# Introduction The goal of this track is to study and evaluate the performance of 3D object retrieval algorithms using RGB-D data. This is inspired from the practical need to pair an object acquired from a consumer-grade depth camera to 3D CAD models available in public datasets on the Internet. Such pairing could be used for applications such as semantic annotation, shape completion, and scene synthesis.
# News **Mar 28, 2017**: The full track report document is available [here](./shrec17.pdf). **Feb 20, 2017**: [Evaluation results](evaluation/index.html) are now available.
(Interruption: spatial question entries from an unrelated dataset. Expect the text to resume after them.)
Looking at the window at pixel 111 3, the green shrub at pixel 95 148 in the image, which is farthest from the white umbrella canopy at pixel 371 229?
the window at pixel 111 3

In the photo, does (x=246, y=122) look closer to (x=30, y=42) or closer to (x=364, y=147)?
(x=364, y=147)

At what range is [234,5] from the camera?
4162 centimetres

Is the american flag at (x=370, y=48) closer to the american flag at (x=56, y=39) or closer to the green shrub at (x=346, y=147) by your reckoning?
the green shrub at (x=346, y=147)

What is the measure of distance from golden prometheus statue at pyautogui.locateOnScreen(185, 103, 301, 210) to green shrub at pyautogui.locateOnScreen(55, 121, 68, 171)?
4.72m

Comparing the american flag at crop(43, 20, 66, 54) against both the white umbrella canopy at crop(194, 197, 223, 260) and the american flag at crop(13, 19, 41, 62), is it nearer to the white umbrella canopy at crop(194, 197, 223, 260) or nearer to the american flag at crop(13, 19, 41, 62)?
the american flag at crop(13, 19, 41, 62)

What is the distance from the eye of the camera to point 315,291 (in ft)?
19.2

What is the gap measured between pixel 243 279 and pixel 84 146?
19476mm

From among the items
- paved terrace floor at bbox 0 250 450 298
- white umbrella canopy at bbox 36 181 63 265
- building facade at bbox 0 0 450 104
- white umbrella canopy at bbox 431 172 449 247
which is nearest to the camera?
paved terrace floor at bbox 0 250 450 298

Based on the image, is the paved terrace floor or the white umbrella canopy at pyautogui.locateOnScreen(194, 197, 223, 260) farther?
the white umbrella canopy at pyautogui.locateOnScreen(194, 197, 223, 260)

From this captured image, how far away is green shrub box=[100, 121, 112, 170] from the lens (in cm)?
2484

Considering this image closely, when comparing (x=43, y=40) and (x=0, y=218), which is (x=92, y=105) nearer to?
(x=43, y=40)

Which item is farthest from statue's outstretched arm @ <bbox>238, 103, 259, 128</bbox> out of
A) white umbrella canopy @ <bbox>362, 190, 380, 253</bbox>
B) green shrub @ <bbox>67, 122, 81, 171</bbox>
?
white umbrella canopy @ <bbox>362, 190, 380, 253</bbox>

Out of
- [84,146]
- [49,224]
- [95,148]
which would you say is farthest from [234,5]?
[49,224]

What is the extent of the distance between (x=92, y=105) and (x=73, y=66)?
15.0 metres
Thank you all for participating! **Feb 06, 2017**: An early version of the [evaluation code](https://github.com/scenenn/shrec17/tree/master/evaluation) is available. See the [submission format](#submission). **Jan 27, 2017**: Query and target dataset are ready! Please see the [full description](https://github.com/scenenn/shrec17). **Jan 16, 2017**: Welcome!
# Dataset The query dataset consists of more than 1500 objects extracted from more than 100 3D reconstructed real-world indoor scenes in the SceneNN dataset [[1]](#ref1). Each object will have: - a color mesh - a set of RGB-D images extracted from the scene that covers only the object - a mask of the object in each image - camera pose for each image Some example objects from our dataset are shown below:
The target dataset is a subset of ShapeNetSem [[2]](#ref2) that contains only models for indoor scenes. We adopt and modify the category definitions in NYU Depth Dataset V2 [[3]](#ref3) comprising more than 20 object classes such as table, chair, bookshelf, monitor, lamp, pillow, and so on. As there is not a standard way to measure the similarity of two shapes, especially for an RGB-D object and a CAD model pair, to establish the ground truth for evaluation, we will manually pair an RGB-D object in the query set to some CAD models in the target set. The classification done by human will be based on geometric and color similarity between the objects. Each ground truth pair will belong to a common object category and some subcategories. A subcategory considers more object attributes such as functionality or appearance.
# Evaluation For each query model, each participant submits a ranked list where retrieved models are sorted according to similarity with the query model. Each ranked list is evaluated based on the ground truth category and subcategories. We use the following measures: - Precision-Recall curve; F-Score; Mean Average Precision (MAP); - Normalized Discounted Cumulative Gain (NDCG); - Nearest Neighbor First-Tier (Tier1) and Second-Tier (Tier2). Evaluation code with example ranked lists is available [here](https://github.com/scenenn/shrec17/tree/master/evaluation).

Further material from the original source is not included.